The Great Recession may be over but many in Pennsylvania are still suffering from its effects. This is most obvious in our public schools where the number of students who qualify for free- or reduced-priced lunches, a poverty measure, is disturbingly high. Almost half of all public school students qualified for the lunch program in 2013-14. When we look at these students and their school districts we find:
- The state, overall, saw its student poverty rate increase from 36.51% to 43.56% between 2008-09 and 2013-14, a jump of 7 percentage points.
- Across Pennsylvania, poverty was the norm in 2013-14:
- Two-thirds of school districts had a poverty rate equal to or higher than 33%.
- Half of all school districts suffered from concentrated poverty, where the poverty rate equaled or exceeded 40%, the federal threshold for qualifying for Title I school-wide funding. This federal funding is necessary to help school districts manage the added difficulty of educating students going to schools and living in neighborhoods with little relief from poverty.
- About 25% of school districts had a poverty rate equal to or higher than 50%.
- The state’s largest school districts–Philadelphia and Pittsburgh—educate more than 160,000 students and had poverty rates of 80.76% and 73.11%, respectively, in 2013-14.
As a state, we have crossed the 40% Title 1 concentrated poverty threshold.This alone should set off alarm bells. In addition, severe budget cuts that have disproportionately targeted low-income districts mean that too many students are in schools that cannot financially function as places of learning.
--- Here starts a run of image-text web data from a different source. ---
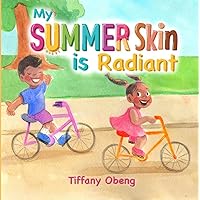 My Summer Skin is Radiant My Summer Skin is Radiant Kindle Hardcover Paperback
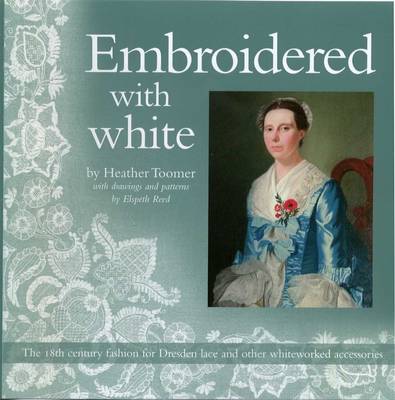 Embroidered with White: The 18th Century Fashion for Dresden Lace and Other Whiteworked Accessories (Paperback)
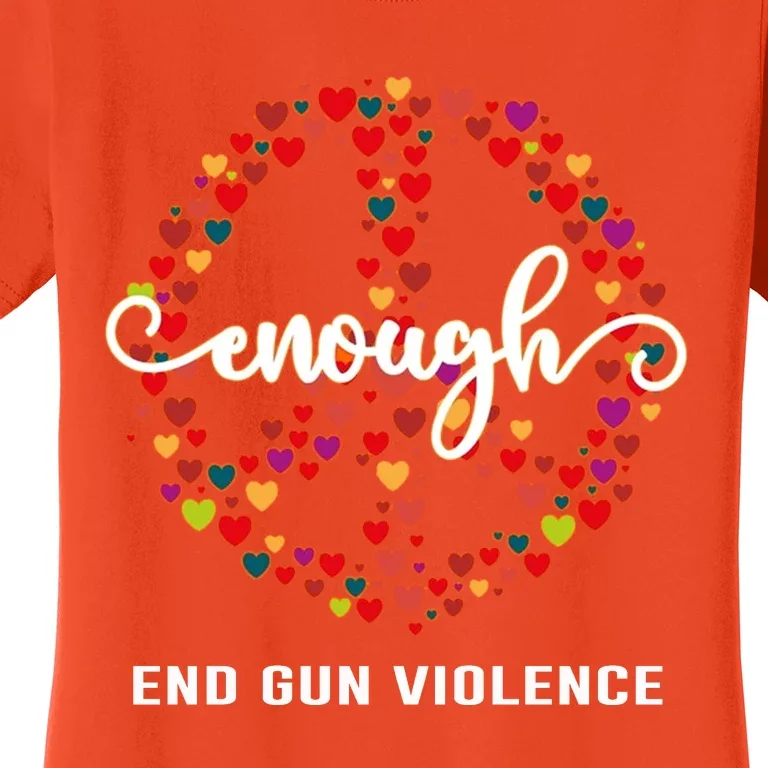 Wear Orange Peace Sign Enough End Gun Violence Women's T-Shirt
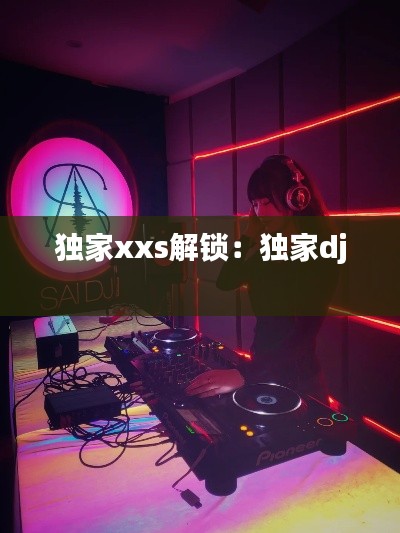 獨家xxs解鎖：獨家dj 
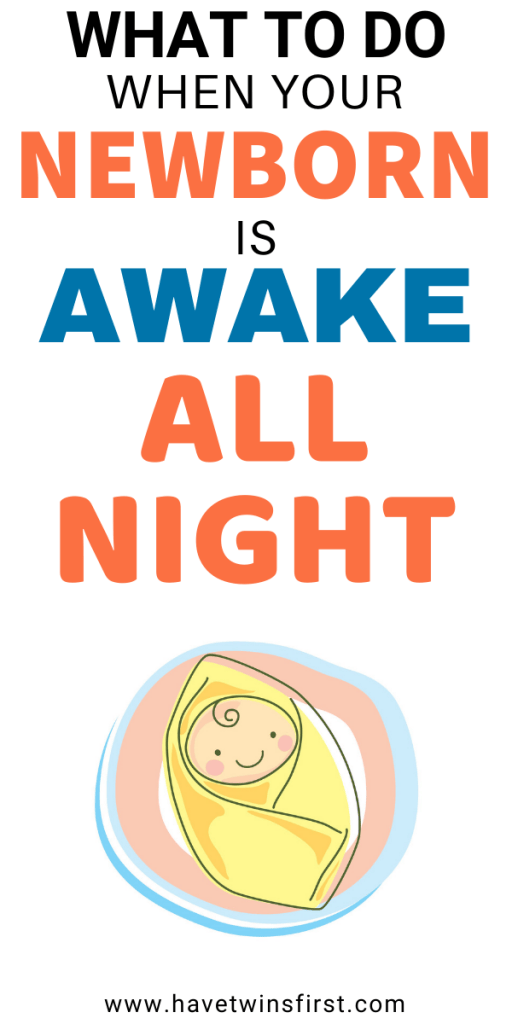 What to do when newborn awake at night.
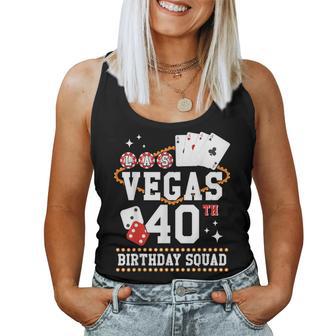 40 Years Old Vegas Birthday Squad B-Day Trip Mother Father Women Tank Top - Thegiftio UK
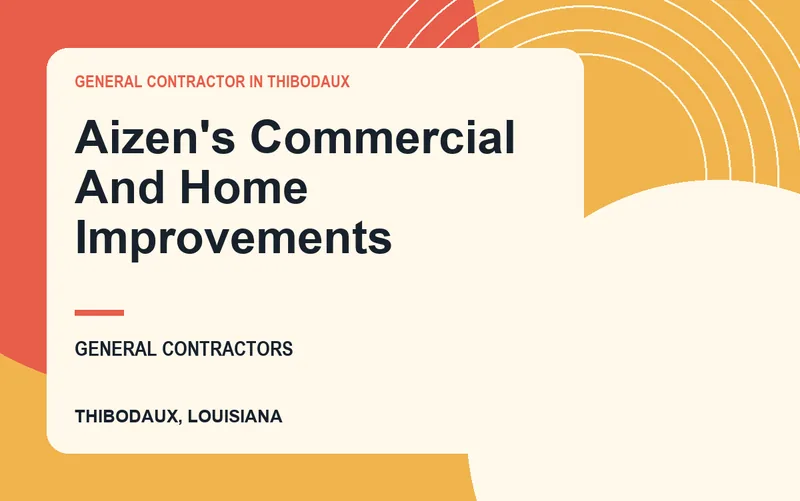 Aizen's Commercial And Home Improvements in Thibodaux, Louisiana
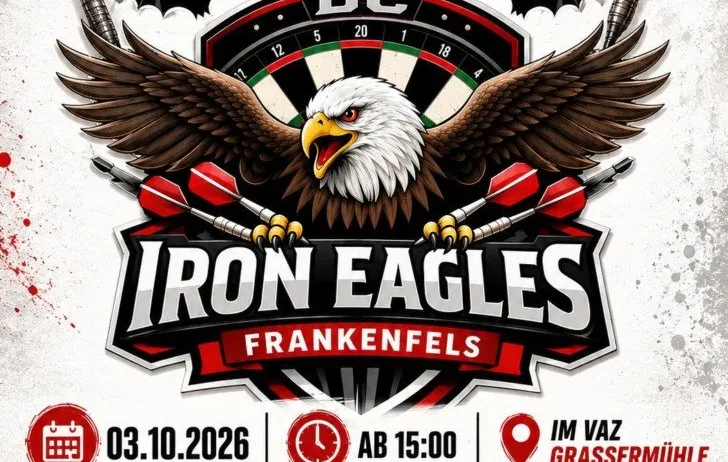 Plakat für das Iron Eagles Frankenfels Dart-Event mit einem kühnen Adler, Darts, einem Dartboard und Fledermäusen. Die Veranstaltung findet am 3. Oktober 2026 um 15:00 Uhr in Vaß Grassermühle statt.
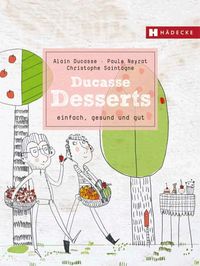 Bild vom Artikel Ducasse Desserts vom Autor Alain Ducasse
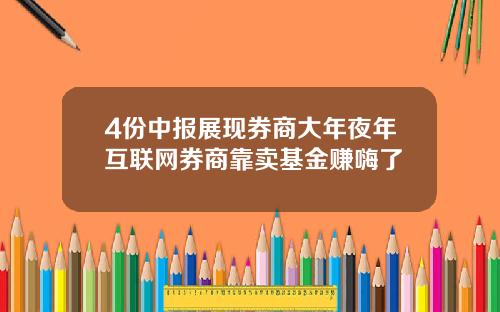 4份中报展现券商大年夜年互联网券商靠卖基金赚嗨了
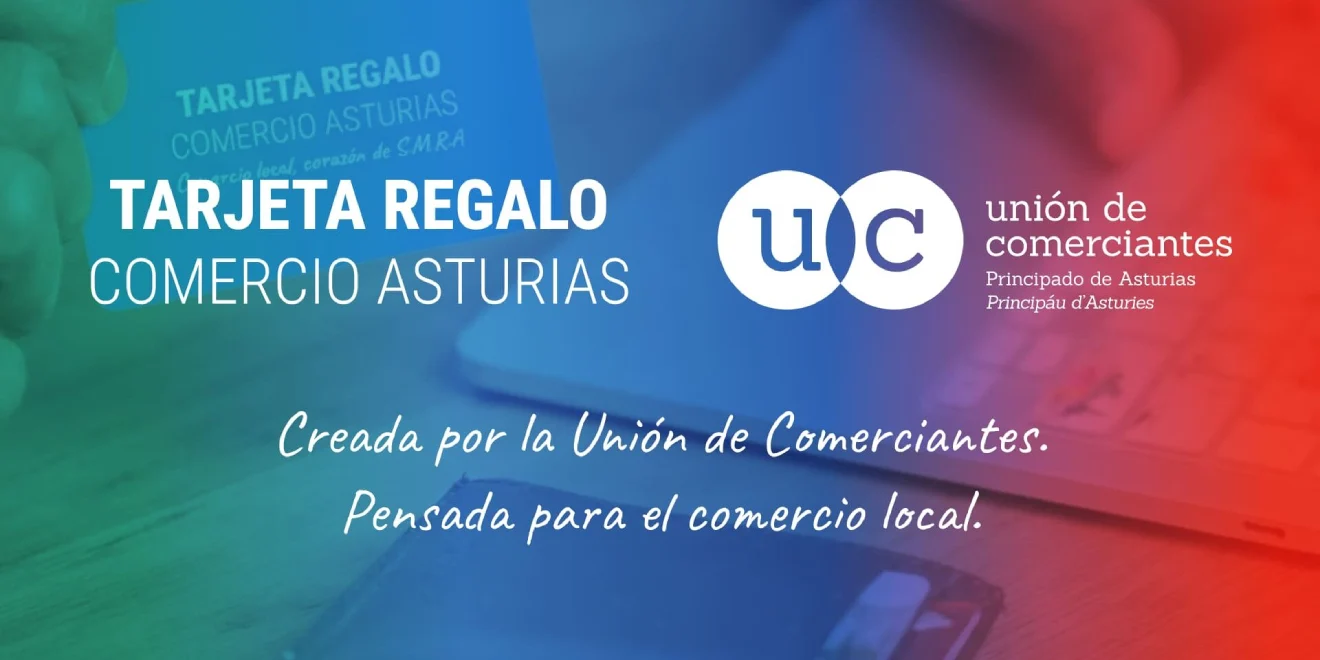 La Tarjeta Regalo Comercio Asturias ya es una realidad. La Unión de Comerciantes del Principado de Asturias presenta un proyecto innovador, diseñado para impulsar las compras en el comercio local, ofrecer nuevas oportunidades a las tiendas asociadas y poner en valor el papel que juega el comercio de proximidad en nuestras ciudades. Pensada para ciudadanos, empresas y comercios, la Tarjeta Regalo Comercio Asturias se convierte en una herramienta moderna, sencilla y muy útil para regalar experiencias locales y fortalecer la economía de nuestro entorno. Un proyecto exclusivo de la Unión de Comerciantes La Tarjeta Regalo Comercio Asturias es una iniciativa exclusiva para comercios socios, desarrollada con tecnología propia y pensada para responder a necesidades reales del sector: atraer nuevos clientes, aumentar ventas y ofrecer un producto profesional al nivel de las grandes marcas. Con esta tarjeta, cualquier persona puede regalar compras en cientos de comercios de Asturias, desde moda y complementos hasta librerías, decoración, salud, belleza, deporte o gastronomía. Cuatro tipos de tarjeta para cubrir todas las necesidades 1. Tarjeta Comercio Asturias Válida en comercios asociados de toda la región. 2. Tarjetas por zonas geográficas Gijón, Oviedo, Candás, Luanco, Langreo, Mieres, SMRA… Cada una funciona en la red de tiendas de su localidad. 3. Tarjeta Comercio para Empresas Ideal para regalos corporativos, Navidad, incentivos, acciones internas o detalles para clientes. 4. Tarjeta Comercio Personalizada para Comercios Cada tienda puede disponer de su propia tarjeta, personalizada con su nombre, fondo de color y un blíster con su imagen. Además, es reutilizable y propiedad del comercio. Cómo funciona la Tarjeta Regalo Comercio Asturias El usuario compra la tarjeta. El receptor la utiliza en cualquier comercio adherido. El comercio valida el saldo desde su panel web. La Unión liquidará los importes canjeados. No requiere TPV ni integraciones adicionales: es una tecnología creada para que cualquier comercio pueda utilizarla desde el primer día. Beneficios para comercios, ciudadanía y empresas Para los comercios socios Mayor visibilidad y captación de nuevos clientes. Incremento de ventas. Tecnología profesional sin coste de desarrollo. Integración en campañas y acciones de promoción conjuntas. Para la ciudadanía Un regalo útil, cercano y versátil. Posibilidad de apoyar directamente al comercio local. Disponibilidad de múltiples importes (20 €, 50 €, 60 €, 100 €). Para las empresas Una solución responsable y local para regalos corporativos. Un producto físico, atractivo y personalizable. Impacto directo en la economía asturiana. Un proyecto en crecimiento continuo La Tarjeta Regalo Comercio Asturias es un sistema vivo, que irá incorporando nuevos comercios, funcionalidades y campañas a lo largo del año. Su diseño tecnológico permite escalar, adaptarse y crecer al ritmo que lo hace el propio sector. La Unión seguirá ampliando el número de comercios participantes y desarrollando mejoras para facilitar su uso tanto a tiendas como a consumidores y empresas. Toda la información en la web oficial Puedes consultar todos los detalles, tipos de tarjeta, funcionamiento y comercios adheridos en: https://tarjetaregalo.comercioasturias.com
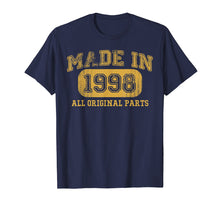 Load image into Gallery viewer, Made in 1998 Shirt 21 Year Old 1998 Birthday gift 21st Bday
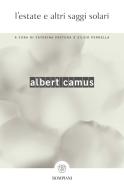 Ebook L'estate e altri saggi solari di Camus Albert edito da Bompiani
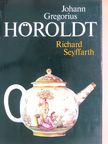 Richard Seyffarth - Johann Gregorius Höroldt [antikvár]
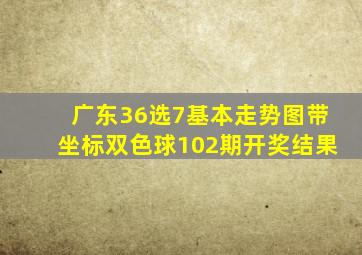 广东36选7基本走势图带坐标双色球102期开奖结果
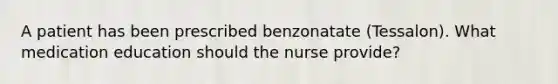 A patient has been prescribed benzonatate​ (Tessalon). What medication education should the nurse​ provide?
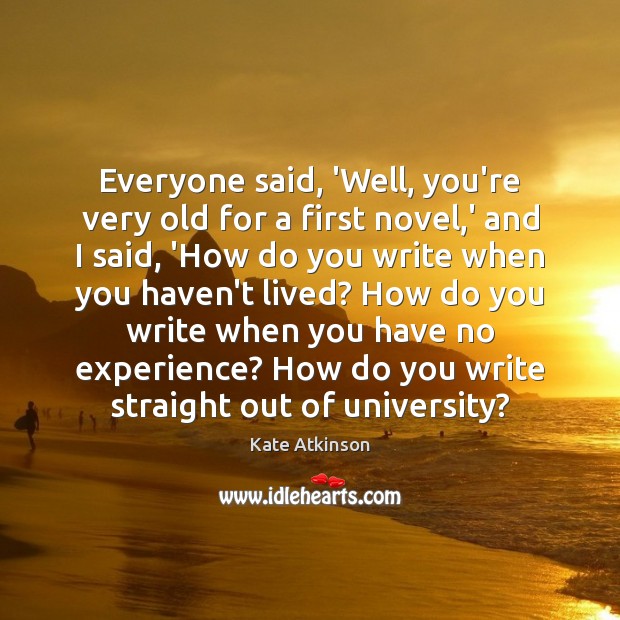 Everyone said, ‘Well, you’re very old for a first novel,’ and Kate Atkinson Picture Quote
Just look at Northeast High in Philadelphia: more than half of its students qualify for free or reduced lunches, and yet it only has a total school budget of $5 per student.  That’s $5 for everything—books, supplies, labs, and anything else needed to make a school a school.
We cannot rebuild our economy when so many of our schools are awash in poverty and unable to meet their mission of educating our children. We must invest more, not less, in our public education system so it can provide all our children with a quality education and lay the groundwork for a strong economy for the future. We must and can do better.